A clear product in the image of both their members and fan base, The Results are exactly that: the results of people, life experiences and art. Longtime friends guitarist Ben Toland and lead vocalist Bryan Flanagan met in the attic of Toland’s tenant house in Rochester’s South Wedge to make music in 2009. At first it was casual—there was no formal band and no talk of shows—until Toland’s housemate Jenni Pruner volunteered to play drums.
Since former drummer Pruner had never played drums before, her ability was questioned at first. According to the band, she had received a bone transplant in her foot and the deceased donor had been a professional percussionist. “All of a sudden she could drum,” guitarist Spencer Curtice said. “She was compelled.”
The Results had found its style in a blues-meets-punk sound that at first might vaguely remind you of early White Stripes (except larger), of early Strokes (except louder), or of Jet (except not as awful).
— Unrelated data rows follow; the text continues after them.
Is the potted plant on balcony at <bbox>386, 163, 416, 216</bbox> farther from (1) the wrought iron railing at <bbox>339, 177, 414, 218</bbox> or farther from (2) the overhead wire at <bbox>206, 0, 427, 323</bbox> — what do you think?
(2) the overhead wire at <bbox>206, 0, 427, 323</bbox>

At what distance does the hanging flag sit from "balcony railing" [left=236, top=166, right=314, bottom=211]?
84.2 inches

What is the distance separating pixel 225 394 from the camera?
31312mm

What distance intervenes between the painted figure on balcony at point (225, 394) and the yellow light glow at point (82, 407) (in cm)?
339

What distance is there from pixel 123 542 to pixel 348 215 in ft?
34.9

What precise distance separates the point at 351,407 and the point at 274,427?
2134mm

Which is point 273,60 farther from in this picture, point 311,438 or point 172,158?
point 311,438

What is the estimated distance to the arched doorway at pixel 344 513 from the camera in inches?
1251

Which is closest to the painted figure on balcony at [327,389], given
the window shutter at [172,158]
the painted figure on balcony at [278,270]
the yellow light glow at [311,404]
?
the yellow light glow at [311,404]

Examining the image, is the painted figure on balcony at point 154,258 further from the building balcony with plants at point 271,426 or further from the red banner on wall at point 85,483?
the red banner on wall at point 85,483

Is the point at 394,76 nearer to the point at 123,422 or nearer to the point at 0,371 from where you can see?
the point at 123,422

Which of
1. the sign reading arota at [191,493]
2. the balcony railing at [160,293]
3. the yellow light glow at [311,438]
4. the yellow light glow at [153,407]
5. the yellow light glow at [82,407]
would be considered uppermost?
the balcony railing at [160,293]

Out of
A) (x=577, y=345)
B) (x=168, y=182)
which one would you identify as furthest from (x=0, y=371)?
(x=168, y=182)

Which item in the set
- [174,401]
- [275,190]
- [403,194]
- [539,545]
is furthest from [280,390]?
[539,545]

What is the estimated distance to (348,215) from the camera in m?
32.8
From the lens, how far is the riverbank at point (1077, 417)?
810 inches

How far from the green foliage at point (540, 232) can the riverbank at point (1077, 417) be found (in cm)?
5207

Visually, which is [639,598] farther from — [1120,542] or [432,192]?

Sometimes pinned as garage rock, The Results’ brand of rock and roll is quite the opposite. It breaks conventions in unassuming, sincerely artistic ways. The newest member MC DMack, who raps on their songs both old and new, exemplifies this. This free-spirit mentality yields music that is respectful of the tried-and-true nature of rock tradition, but that is also smartly non-committal. This delightful paradigm appeals to an increasingly rabid fan base.
“We definitely created some new sounds that none of us had heard before,” Curtice said. “That’s what we were always about; being as original as possible while still rocking out as hard as we can.”
The band became notorious for bringing large, recklessly hyperactive turnouts from Rochester’s counter-culture into venues. A Results show isn’t just a performance; it’s a contemporary Dionysian celebration, often ending in intimate shoulder-to-shoulder stage rushes.
“The shows are a lot of fun,” DMack said. “We like the music but it’s just as much about the party.” The band has even had a performance been shut down by city police at one of their shows in Rochester’s East End. “They had to come and shut down the awesome rock and roll, sweat, love and madness in the basement because it was just a sea of awesome,” Toland said. “That night was out of control.”
The recording of their self-titled debut album released in April through Nasty Records was a relatively smooth effort. The band worked with producer Nate Davenport, now of Harmonious Recording Solutions.
“[Davenport] made it easy,” Curtice said. “He was kind of the magic man who was working with our disorganization.” Oddly, while the album is for sale on The Results’ Bandcamp website, they do not press their album with much effort. They said they want to remaster the tracks, an endeavor still in progress.
The Results has faced the loss of their drummer and bass-player as members. According to DMack, they are on hiatus now but the band is looking to replace the positions, hoping it will be business as usual. Their music can be found on theresultsroc.bandcamp.com.